Extracted records

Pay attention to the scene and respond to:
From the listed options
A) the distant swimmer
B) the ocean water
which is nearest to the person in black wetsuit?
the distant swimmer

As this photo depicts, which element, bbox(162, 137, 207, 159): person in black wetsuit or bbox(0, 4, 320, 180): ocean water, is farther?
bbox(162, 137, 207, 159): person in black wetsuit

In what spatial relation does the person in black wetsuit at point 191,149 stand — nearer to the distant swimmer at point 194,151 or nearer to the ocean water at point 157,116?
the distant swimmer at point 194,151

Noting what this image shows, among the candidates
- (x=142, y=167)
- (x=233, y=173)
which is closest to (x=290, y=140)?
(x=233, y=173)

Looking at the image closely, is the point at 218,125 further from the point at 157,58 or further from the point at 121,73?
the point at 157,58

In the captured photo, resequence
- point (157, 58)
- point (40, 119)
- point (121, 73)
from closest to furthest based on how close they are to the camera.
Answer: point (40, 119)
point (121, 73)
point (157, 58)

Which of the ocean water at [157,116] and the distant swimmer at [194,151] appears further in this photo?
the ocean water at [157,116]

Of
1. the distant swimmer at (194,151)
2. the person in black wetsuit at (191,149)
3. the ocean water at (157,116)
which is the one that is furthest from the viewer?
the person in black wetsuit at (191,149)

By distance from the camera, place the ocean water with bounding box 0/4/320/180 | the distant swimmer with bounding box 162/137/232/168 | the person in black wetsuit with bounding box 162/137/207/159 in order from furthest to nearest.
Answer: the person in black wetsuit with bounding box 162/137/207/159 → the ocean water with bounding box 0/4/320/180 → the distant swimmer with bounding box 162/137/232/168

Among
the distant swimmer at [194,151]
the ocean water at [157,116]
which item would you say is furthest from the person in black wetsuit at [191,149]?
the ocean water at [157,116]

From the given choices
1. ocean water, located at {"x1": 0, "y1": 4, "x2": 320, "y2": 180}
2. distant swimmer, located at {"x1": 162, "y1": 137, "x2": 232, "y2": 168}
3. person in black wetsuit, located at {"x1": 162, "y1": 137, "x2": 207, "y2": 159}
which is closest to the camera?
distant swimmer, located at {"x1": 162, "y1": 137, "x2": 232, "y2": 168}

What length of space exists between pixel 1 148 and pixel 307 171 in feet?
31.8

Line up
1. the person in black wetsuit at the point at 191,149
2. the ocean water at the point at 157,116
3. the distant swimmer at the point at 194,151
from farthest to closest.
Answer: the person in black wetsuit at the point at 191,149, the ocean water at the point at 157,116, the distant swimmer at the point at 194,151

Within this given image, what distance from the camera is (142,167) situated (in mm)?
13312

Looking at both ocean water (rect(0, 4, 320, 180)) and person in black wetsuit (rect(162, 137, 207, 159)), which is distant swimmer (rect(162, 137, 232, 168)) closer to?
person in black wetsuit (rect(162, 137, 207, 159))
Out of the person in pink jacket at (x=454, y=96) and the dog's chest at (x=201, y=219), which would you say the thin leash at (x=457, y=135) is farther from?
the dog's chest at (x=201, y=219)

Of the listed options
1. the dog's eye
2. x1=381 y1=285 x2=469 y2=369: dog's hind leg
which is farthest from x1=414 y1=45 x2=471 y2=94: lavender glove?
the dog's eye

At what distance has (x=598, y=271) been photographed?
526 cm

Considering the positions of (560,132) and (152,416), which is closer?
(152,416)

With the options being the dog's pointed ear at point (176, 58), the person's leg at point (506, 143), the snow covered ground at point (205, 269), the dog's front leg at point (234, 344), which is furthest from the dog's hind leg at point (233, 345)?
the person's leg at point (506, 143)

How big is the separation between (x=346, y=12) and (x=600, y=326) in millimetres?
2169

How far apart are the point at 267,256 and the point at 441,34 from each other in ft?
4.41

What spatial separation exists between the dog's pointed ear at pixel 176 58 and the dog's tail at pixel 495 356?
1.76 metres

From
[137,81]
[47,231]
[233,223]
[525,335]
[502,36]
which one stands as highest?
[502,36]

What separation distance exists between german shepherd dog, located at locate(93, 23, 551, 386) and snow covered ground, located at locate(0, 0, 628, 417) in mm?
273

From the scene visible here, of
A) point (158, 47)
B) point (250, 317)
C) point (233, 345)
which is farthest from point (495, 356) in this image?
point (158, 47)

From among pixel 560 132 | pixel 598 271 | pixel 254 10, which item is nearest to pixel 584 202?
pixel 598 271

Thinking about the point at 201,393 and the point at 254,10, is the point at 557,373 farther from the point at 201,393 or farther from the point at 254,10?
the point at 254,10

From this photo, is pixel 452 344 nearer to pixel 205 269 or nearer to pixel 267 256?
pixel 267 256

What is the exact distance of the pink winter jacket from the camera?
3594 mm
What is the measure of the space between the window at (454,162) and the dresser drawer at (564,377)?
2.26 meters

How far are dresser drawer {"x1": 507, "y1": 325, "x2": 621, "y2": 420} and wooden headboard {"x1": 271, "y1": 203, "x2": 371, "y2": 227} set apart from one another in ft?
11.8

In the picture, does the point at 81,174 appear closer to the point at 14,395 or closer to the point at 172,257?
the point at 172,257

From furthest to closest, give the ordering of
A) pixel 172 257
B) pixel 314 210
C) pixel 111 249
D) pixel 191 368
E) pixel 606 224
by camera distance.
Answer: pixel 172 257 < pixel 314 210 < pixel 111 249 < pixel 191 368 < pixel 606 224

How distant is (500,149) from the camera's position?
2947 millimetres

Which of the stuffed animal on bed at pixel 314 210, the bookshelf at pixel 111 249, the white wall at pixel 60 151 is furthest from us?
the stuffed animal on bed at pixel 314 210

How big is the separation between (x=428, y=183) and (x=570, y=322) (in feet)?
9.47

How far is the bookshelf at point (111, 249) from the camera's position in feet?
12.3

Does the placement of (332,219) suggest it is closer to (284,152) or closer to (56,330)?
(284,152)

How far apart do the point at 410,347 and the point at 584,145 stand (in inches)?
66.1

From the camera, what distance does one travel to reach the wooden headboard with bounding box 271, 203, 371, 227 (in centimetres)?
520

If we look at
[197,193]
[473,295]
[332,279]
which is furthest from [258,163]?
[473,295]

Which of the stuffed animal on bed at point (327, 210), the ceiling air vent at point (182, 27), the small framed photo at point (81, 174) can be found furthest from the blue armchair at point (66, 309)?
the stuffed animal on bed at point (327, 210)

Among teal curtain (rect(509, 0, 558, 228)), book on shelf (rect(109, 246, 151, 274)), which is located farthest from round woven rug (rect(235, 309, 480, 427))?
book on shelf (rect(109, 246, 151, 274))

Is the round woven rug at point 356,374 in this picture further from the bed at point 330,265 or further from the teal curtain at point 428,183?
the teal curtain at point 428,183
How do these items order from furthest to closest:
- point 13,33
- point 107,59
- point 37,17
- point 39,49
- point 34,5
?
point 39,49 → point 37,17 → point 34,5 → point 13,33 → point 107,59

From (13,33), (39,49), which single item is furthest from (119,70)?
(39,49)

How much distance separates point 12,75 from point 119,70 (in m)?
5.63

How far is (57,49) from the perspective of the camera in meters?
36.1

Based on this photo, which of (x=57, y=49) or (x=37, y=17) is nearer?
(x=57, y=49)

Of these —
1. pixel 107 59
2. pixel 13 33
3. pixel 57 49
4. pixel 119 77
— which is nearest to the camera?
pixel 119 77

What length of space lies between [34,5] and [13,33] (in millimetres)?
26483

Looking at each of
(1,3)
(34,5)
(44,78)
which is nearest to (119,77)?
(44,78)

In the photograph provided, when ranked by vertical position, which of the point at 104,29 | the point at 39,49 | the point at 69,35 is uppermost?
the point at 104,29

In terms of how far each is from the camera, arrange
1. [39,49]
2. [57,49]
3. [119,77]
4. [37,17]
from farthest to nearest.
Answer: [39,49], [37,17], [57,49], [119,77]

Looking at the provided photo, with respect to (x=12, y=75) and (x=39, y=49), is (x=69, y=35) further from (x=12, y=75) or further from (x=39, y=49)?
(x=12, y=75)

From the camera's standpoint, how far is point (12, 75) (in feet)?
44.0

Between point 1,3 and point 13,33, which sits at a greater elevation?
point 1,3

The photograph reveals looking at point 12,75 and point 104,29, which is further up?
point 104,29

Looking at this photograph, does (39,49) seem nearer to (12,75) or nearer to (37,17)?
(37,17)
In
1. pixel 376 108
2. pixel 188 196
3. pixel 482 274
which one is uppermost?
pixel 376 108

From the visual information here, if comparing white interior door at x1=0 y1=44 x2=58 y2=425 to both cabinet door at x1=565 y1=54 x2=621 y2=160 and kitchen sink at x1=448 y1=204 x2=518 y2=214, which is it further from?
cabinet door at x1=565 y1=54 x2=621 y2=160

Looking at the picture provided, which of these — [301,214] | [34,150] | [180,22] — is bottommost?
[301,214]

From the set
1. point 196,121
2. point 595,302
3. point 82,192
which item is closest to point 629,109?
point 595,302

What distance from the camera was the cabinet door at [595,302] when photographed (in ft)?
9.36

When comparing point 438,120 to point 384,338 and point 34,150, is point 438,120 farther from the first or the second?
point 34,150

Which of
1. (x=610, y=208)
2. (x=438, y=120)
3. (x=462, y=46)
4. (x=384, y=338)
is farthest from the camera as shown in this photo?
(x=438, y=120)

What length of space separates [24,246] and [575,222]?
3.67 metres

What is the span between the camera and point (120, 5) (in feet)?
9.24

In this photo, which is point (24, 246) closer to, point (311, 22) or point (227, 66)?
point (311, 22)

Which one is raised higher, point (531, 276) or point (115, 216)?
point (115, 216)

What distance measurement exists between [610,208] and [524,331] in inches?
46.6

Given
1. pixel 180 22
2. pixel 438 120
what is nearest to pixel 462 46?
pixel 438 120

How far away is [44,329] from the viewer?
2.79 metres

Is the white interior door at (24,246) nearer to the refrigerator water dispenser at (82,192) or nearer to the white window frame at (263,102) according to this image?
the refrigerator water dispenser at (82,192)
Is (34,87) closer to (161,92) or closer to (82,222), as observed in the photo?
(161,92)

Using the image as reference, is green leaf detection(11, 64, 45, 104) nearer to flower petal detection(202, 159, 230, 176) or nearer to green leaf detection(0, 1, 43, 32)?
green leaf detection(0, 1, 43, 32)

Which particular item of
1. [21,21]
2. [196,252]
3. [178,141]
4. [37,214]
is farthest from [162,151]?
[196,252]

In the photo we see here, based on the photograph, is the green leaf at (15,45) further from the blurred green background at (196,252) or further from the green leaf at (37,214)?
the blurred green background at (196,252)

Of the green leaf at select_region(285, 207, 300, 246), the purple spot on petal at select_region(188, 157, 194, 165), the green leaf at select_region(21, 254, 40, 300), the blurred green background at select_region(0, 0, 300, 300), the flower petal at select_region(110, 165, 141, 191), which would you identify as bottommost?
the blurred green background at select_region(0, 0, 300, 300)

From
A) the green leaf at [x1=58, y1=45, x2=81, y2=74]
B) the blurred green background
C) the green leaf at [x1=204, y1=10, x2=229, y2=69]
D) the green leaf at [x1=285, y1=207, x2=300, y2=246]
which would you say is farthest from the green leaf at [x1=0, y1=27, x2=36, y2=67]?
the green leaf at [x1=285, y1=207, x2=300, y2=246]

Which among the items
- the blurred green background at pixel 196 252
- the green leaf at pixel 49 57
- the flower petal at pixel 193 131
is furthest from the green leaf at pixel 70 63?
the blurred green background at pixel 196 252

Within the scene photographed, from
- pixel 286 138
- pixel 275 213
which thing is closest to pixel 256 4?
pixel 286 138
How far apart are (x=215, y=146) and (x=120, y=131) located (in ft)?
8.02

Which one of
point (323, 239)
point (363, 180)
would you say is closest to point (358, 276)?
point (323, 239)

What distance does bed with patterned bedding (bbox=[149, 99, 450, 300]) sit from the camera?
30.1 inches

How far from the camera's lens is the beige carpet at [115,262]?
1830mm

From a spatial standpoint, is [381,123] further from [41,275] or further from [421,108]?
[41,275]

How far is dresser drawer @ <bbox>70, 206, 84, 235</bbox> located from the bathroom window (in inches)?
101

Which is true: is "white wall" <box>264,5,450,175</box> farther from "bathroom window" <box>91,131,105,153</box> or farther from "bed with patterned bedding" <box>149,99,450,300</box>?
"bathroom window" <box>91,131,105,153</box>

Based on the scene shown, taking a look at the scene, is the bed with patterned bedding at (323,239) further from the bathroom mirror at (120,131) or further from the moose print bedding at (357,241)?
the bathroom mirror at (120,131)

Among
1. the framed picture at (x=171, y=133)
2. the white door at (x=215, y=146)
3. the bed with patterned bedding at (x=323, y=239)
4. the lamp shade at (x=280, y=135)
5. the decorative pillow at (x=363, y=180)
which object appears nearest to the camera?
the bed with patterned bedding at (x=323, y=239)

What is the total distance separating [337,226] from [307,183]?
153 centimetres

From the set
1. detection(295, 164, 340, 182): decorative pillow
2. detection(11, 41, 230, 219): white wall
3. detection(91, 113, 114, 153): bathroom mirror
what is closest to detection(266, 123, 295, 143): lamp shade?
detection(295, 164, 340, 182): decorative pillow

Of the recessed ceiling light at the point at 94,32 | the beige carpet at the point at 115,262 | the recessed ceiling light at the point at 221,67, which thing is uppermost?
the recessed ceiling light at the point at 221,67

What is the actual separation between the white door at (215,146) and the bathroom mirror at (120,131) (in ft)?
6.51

Written exercise
Set down, word for word, only the lines running from the line with "What distance does bed" to the last line of the listing above. Both of those lines belong in your answer.

Written response
What distance does bed with patterned bedding (bbox=[149, 99, 450, 300]) sit from the camera?
30.1 inches

How far from the camera's lens is the beige carpet at [115,262]?
1830mm

From a spatial standpoint, is [381,123] further from [41,275] or further from [421,108]?
[41,275]

How far is dresser drawer @ <bbox>70, 206, 84, 235</bbox> located from the bathroom window (in inches)?
101

Which is true: is "white wall" <box>264,5,450,175</box> farther from "bathroom window" <box>91,131,105,153</box> or farther from "bed with patterned bedding" <box>149,99,450,300</box>?
"bathroom window" <box>91,131,105,153</box>

Based on the scene shown, taking a look at the scene, is the bed with patterned bedding at (323,239) further from the bathroom mirror at (120,131) or further from the moose print bedding at (357,241)?
the bathroom mirror at (120,131)

Among
1. the framed picture at (x=171, y=133)
2. the white door at (x=215, y=146)
3. the bed with patterned bedding at (x=323, y=239)
4. the lamp shade at (x=280, y=135)
5. the decorative pillow at (x=363, y=180)
which object appears nearest to the camera?
the bed with patterned bedding at (x=323, y=239)

What is the total distance separating [337,226] from [307,183]?
153 centimetres

From the set
1. detection(295, 164, 340, 182): decorative pillow
2. detection(11, 41, 230, 219): white wall
3. detection(91, 113, 114, 153): bathroom mirror
what is closest to detection(266, 123, 295, 143): lamp shade?
detection(295, 164, 340, 182): decorative pillow

Of the recessed ceiling light at the point at 94,32 | the beige carpet at the point at 115,262 | the recessed ceiling light at the point at 221,67, which thing is uppermost?
the recessed ceiling light at the point at 221,67

What is the actual separation between the white door at (215,146) and the bathroom mirror at (120,131) (in ft)?
6.51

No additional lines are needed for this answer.